The Shrine of Miraculous Water and Sake in Kyoto
Matsunoo Taisha is a large and old Shinto shrine located at the foot of Mount Matsuo, in the south of Arashiyama on the west of Kyoto. The site was built in 701 to worship a natural spring considered sacred due to its supposed healing properties. People think it brings good fortune to Japanese sake brewers and miso makers. There are also 3 gardens designed by landscape architect Mirei Shigemori.
Matsunoo Taisha is a large neighborhood shrine, with a remarkable tall vermilion torii ⛩️ gate, and is the reference Shinto site to approximately one third of the Kyoto’s inhabitants living in one of the western wards of the city. Consequently, New Year’s day is a yearly hallmark event attracting each January 1rst many worshippers for the hatsumode, the 1rst visit of the shrine in the year. On this occasion, a giant ema votive plate, called Mizunoto, is exhibited at the front of the Haiden worshipping pavilion, a custom dating to 1983. The ema is changed every year to display the current opening year’s Chinese zodiac sign, for example, a tiger in 2022, then a rabbit in 2023.
Founded in 701 by the Hata clan, Matsunoo Taisha is one of the former protector shrines of Heian-kyo, the capital of the imperial power in 794 and future Kyoto. It is by the way located opposite to the famous Yakasa-jinja, guarding the eastern entrance of Kyoto. The spiritual site was initially built around a waterfall on the side of Mount Matsuo, whose trickling water is considered pure and beneficial.
Matsunoo Taisha is a place to pray for good health and a long life, concepts symbolized by the many statues of tortoises (a symbol of longevity) scattered throughout the Shinto grounds. Sake 🍶 brewers (more precisely makers of nihonshu Japanese alcohol) and miso paste makers alike go to the shrine to pray for a quality production and help foster the prosperity of their businesses.

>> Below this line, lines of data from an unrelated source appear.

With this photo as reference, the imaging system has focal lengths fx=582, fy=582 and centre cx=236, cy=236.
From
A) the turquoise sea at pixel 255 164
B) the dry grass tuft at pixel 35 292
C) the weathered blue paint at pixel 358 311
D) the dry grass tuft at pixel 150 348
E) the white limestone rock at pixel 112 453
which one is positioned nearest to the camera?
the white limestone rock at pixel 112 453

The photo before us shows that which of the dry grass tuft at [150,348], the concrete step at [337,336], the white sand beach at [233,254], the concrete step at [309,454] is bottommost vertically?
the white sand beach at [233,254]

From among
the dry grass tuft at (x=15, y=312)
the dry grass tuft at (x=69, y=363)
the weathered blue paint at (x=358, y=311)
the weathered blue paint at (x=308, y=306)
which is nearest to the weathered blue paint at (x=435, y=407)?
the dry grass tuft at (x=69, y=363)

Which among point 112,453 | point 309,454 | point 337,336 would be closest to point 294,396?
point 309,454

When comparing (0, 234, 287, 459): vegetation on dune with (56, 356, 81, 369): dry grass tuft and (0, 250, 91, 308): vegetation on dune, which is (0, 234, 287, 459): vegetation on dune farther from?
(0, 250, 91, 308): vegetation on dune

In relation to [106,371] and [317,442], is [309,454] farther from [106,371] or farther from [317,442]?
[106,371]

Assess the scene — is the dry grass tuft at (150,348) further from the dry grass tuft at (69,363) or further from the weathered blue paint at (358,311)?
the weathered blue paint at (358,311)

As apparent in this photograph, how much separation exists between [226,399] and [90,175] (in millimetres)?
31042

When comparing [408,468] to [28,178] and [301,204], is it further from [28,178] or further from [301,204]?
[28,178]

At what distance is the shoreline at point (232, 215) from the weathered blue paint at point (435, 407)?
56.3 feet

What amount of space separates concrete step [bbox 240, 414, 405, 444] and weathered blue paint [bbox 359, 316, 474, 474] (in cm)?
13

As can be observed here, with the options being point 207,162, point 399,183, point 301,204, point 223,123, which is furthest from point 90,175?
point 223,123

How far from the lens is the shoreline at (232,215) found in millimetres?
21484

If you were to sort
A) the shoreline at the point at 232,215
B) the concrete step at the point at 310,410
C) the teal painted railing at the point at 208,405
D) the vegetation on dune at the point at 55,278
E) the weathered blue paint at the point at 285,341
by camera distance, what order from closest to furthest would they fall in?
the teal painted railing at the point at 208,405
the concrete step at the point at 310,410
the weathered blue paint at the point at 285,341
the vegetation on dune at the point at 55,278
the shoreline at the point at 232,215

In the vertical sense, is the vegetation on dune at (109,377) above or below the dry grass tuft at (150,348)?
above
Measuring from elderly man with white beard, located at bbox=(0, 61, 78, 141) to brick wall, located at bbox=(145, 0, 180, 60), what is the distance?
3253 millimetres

The grounds are home to a nice collection of sake barrels and amateurs can even visit the shrine’s small alcohol museum. The latter shows the main steps of nihonshu making and the strong relationship between this pure traditional alcohol and the Shinto cult.

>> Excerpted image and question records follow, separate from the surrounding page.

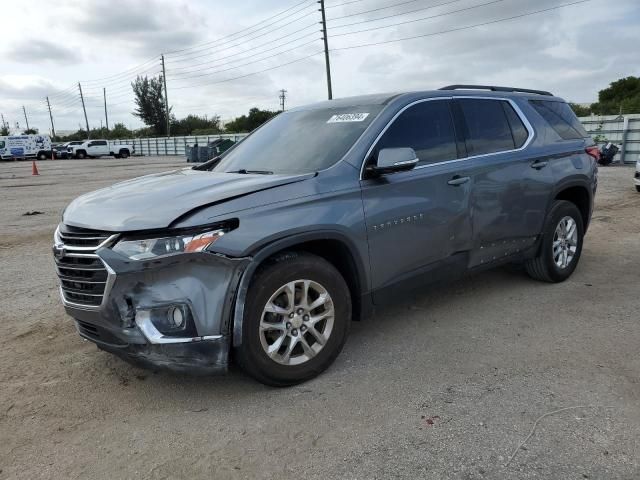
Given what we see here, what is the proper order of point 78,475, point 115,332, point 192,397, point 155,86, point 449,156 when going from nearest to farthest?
point 78,475
point 115,332
point 192,397
point 449,156
point 155,86

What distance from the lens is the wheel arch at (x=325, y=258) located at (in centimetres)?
303

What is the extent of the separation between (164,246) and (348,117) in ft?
6.09

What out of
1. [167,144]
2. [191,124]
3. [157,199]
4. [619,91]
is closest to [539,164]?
[157,199]

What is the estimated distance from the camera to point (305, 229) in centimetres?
326

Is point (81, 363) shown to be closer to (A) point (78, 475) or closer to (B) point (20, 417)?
(B) point (20, 417)

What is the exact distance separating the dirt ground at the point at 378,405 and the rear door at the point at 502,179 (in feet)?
2.07

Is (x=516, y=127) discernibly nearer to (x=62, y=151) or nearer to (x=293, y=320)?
(x=293, y=320)

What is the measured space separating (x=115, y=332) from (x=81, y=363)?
3.30ft

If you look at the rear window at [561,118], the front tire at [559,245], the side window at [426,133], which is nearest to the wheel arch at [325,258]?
the side window at [426,133]

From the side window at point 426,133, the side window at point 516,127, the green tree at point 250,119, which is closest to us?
the side window at point 426,133

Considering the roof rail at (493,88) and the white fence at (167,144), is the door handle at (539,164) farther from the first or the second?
the white fence at (167,144)

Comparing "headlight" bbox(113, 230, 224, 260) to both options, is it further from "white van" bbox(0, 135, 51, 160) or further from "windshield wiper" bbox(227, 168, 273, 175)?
"white van" bbox(0, 135, 51, 160)

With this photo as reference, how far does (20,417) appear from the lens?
3141 millimetres

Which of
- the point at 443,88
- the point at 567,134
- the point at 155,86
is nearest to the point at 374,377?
the point at 443,88
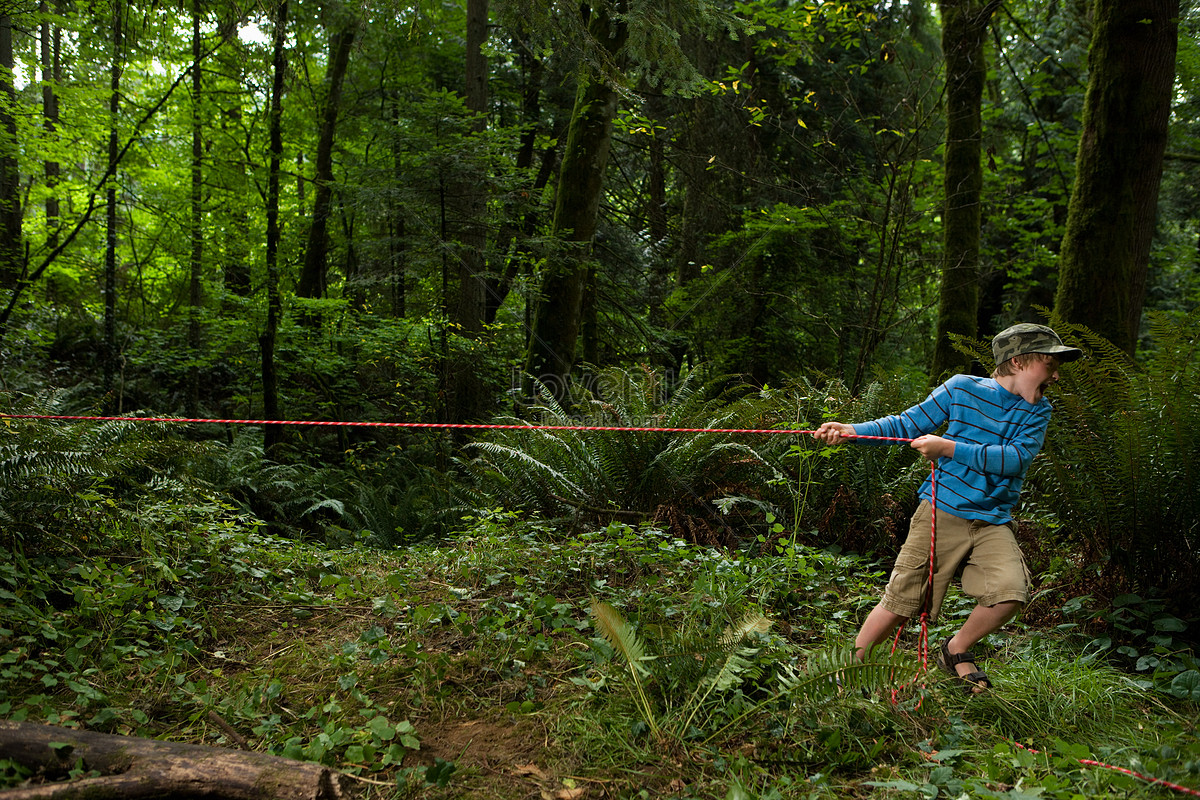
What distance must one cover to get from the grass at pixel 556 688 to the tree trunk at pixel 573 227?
4.21 metres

View on 3 groundbreaking Japanese gardens
The inner main pavilion is designated Important Cultural Asset for its characteristic roof in the matsuo-zukuri architectural style. In the back of the grounds, a 2nd museum, called Shinzokan, is sheltering about twenty authentic deity statues made during the Heian (794 - 1185) and Kamakura (1185 – 1333) periods in near darkness.

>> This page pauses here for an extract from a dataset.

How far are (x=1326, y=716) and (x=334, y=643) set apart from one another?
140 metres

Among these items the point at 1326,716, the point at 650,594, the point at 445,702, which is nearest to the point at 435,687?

Outside, the bright pavilion sheltering the cultural site is surrounded by 2 of the 3 modern Japanese gardens laid out in the grounds designed by Mirei Shigemori (1896 - 1975) in 1975:
- Joko no niwa (上古の庭), that reminds of the origins of the sacred site where the huge rocks symbolize Arashiyama’s mountains, the natural residence of divine spirits and their related old shinto rituals;
- Kyoku mizu no niwa (曲水の庭) or Kyokusui that means "garden of the meandering stream" and can characteristically be seen from any direction. It is a reference to the shrine’s role as a guardian of the imperial city.
A little bit further, Horai garden is the main work of Shigemori as a landscape architect in Matsunoo. Horai no niwa (蓬莱の庭) symbolizes immortality and was designed like a typical stroll garden of the Kamakura period: around a pond shaped like a crane with outstretched wings.
Mainly aquatic and mineral, these gardens required more than 200 Blueschist stones, collected in Shikoku’s Yoshino River at the time.